Further, the products are generally limited to one part of the transformation process. This is an inevitable consequence of the structure of the transformation process, because although the transformation process is presented as a monolithic transformation, in fact the elements are quite different from one another, and the state changes are not at all consistent. For example, the Translate activities change code from one language to another, while the Analyze and Assess the Legacy Application activities change a state of (relative) "ignorance" to one of "knowledge." Thus it is reasonable to suppose that the tools that support automation of these separate process elements will remain distinct (even when they are accessed through a common interface, for example).

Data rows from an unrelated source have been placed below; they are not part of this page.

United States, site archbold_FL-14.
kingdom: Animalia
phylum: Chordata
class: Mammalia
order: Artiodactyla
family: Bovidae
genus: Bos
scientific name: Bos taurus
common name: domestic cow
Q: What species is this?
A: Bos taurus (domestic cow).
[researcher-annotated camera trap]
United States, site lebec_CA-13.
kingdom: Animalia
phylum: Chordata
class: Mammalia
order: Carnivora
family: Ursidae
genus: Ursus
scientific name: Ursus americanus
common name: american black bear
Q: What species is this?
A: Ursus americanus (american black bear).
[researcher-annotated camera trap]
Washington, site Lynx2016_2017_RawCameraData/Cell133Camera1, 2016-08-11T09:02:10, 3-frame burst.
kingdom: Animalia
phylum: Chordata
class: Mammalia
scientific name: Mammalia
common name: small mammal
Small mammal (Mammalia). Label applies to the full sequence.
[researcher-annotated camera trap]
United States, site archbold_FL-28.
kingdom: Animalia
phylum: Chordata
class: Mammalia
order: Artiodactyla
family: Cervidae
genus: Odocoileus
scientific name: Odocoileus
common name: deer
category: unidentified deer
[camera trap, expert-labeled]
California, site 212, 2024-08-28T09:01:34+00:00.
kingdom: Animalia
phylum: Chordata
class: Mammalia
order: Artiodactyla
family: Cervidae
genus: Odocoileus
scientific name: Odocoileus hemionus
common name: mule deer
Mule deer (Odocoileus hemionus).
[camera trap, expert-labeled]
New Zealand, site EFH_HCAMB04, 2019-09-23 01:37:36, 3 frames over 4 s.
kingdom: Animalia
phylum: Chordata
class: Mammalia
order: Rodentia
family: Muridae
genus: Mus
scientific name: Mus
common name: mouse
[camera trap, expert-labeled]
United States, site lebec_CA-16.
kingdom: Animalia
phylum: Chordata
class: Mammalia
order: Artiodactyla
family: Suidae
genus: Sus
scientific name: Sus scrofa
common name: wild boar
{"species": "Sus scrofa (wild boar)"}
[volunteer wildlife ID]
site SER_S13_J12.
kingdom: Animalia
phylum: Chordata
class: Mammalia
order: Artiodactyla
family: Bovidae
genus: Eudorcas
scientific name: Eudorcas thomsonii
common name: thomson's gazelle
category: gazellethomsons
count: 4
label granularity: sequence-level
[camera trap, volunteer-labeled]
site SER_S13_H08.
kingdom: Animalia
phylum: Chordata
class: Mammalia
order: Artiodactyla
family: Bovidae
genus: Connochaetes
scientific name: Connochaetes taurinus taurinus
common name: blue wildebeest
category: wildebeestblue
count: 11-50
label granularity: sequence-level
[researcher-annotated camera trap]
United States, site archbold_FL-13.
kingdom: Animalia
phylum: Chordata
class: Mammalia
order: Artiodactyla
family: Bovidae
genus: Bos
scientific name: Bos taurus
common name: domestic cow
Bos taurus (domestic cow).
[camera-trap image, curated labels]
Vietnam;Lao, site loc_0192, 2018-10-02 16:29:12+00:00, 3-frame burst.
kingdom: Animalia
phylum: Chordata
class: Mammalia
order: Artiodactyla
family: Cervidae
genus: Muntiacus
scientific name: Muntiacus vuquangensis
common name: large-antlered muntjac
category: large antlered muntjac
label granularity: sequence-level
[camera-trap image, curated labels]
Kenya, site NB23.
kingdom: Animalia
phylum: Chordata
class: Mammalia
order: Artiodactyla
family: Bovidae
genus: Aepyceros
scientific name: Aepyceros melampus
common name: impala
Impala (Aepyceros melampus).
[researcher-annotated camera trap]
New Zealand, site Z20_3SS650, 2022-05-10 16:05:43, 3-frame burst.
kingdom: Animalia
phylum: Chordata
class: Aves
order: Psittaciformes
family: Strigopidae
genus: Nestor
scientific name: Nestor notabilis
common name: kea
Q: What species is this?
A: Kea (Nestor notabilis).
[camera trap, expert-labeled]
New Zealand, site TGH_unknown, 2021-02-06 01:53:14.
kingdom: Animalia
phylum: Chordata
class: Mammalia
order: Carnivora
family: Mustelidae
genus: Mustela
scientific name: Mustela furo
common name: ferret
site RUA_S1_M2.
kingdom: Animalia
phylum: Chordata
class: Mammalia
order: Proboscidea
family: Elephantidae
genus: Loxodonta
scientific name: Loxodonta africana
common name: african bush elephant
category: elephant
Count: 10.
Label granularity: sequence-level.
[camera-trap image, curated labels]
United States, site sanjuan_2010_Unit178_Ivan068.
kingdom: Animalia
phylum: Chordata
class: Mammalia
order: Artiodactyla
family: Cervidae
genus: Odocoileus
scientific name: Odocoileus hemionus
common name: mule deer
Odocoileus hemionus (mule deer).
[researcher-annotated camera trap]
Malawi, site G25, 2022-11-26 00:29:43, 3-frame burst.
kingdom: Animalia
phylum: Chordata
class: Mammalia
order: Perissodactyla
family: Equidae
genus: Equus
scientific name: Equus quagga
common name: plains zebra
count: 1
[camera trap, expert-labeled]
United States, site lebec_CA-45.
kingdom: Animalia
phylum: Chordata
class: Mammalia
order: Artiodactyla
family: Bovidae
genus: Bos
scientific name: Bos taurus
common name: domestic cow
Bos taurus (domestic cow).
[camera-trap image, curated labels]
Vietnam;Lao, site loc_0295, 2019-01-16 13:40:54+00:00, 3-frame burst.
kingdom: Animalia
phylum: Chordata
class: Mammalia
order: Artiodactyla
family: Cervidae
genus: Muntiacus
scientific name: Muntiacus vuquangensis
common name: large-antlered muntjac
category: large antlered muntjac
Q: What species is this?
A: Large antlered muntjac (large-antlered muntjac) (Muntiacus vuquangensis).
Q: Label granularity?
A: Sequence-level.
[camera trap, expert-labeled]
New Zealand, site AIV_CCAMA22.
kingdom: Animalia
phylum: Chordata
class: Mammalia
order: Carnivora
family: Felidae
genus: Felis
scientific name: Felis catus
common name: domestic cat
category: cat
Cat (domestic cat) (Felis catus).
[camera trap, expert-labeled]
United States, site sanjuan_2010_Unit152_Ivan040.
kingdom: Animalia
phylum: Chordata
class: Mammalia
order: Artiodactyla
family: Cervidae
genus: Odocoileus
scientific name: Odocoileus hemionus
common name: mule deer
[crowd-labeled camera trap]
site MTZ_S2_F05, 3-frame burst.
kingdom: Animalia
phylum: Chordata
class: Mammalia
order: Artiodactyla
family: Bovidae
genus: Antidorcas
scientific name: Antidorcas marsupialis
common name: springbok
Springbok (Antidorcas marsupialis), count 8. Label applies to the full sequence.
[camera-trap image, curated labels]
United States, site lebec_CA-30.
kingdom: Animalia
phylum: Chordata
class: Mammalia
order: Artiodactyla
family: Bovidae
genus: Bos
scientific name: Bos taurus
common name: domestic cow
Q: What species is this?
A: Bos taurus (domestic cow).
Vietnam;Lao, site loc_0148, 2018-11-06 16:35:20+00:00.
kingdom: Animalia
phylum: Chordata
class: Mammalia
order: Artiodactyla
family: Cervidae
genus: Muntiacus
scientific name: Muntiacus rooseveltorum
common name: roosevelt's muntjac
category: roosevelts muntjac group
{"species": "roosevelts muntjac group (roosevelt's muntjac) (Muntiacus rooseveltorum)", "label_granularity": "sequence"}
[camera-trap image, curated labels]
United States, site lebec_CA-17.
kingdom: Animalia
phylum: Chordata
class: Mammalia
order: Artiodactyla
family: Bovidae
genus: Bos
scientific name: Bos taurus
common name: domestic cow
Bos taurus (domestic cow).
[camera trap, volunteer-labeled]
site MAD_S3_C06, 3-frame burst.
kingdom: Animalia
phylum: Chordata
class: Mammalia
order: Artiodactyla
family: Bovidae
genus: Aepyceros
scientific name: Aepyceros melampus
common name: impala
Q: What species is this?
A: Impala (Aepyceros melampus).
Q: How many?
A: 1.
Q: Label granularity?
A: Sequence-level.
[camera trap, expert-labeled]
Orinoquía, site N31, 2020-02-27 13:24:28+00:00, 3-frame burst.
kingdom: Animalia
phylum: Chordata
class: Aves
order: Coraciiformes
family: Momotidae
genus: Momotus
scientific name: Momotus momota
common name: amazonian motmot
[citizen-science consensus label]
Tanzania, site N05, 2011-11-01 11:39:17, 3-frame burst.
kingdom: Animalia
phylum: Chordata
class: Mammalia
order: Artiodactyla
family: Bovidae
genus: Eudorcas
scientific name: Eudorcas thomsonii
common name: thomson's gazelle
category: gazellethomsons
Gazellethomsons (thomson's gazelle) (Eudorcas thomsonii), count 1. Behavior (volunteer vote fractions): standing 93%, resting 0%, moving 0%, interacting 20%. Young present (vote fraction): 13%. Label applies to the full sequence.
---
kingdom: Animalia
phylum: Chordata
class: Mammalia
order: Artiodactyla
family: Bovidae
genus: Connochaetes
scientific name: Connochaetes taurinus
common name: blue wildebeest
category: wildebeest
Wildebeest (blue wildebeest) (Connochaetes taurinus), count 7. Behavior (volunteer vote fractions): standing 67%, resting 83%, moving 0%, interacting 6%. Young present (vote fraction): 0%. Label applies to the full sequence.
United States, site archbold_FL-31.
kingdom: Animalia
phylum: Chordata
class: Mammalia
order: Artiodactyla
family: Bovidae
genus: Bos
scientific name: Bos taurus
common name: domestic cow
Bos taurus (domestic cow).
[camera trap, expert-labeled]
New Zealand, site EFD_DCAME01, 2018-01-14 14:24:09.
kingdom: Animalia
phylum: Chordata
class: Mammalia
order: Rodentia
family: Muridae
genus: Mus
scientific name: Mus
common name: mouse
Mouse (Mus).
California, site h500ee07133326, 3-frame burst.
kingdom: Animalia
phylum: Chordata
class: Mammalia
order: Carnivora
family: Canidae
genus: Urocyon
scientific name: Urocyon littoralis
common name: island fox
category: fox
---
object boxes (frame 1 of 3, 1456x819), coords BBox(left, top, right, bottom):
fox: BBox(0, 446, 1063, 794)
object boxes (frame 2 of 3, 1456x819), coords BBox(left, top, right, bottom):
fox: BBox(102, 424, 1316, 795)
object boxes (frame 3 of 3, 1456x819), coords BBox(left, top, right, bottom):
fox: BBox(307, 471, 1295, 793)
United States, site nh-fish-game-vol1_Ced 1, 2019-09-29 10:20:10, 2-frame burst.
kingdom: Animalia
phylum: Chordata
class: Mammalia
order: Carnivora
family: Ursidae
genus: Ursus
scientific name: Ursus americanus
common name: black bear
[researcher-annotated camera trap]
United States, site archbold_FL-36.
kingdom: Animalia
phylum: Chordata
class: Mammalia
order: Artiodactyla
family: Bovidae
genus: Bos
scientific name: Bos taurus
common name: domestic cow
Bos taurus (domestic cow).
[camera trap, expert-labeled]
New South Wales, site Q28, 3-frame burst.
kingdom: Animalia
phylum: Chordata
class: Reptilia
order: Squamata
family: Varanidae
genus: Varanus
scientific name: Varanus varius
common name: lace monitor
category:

This is not necessarily a bad thing, but it does mean that more than one tool is likely to be needed and some mixing and matching will be necessary - with sufficient expertise and good project management, a transformation project will succeed. However, it does suggest that some skepticism is required when a supplier talks about a solution that "will take care of everything."
There are limits on automatic decomposition of applications into components that could become building blocks for new applications. In general, current transformation techniques take the applications to a new platform, not to a new architecture. It is not easy to manually re-structure the transformed application to create components below the business function level. A feasible and realistic goal might be a target architecture consisting of business objects that encapsulate the business logic of a single entity and the data particular to that entity. Ultimately, the feasibility of re-use depends on the structure of the original legacy application — well-shaped structured code lends itself more readily to some componentization, whereas linear, monolithic code needs wrapping in total.
A strategy for legacy transformation is discussed in the next chapter.
Developments in legacy transformation tools and techniques provide an opportunity for the business to review its legacy portfolio. To transform or replace, to scrap of re-invest? These are the questions to be addressed by a legacy strategy.
When the requirement is to transform a single legacy application, then the choice of which way to go will be decided by the quality of the application, and whether or not there are off-the-shelf products readily available to replace it, if the quality is poor. In most other situations the CIO needs to begin with more fundamental business questions.
There are four common drivers for considering a transformation project:
In practice some of these drivers may be combined. These drivers can be seen as a kind of spectrum, going from "push" factors (which mean that the legacy application must react to fit a new environment) to "pull" factors (the business wants to seize an opportunity to grow/reach new customers/add products and services).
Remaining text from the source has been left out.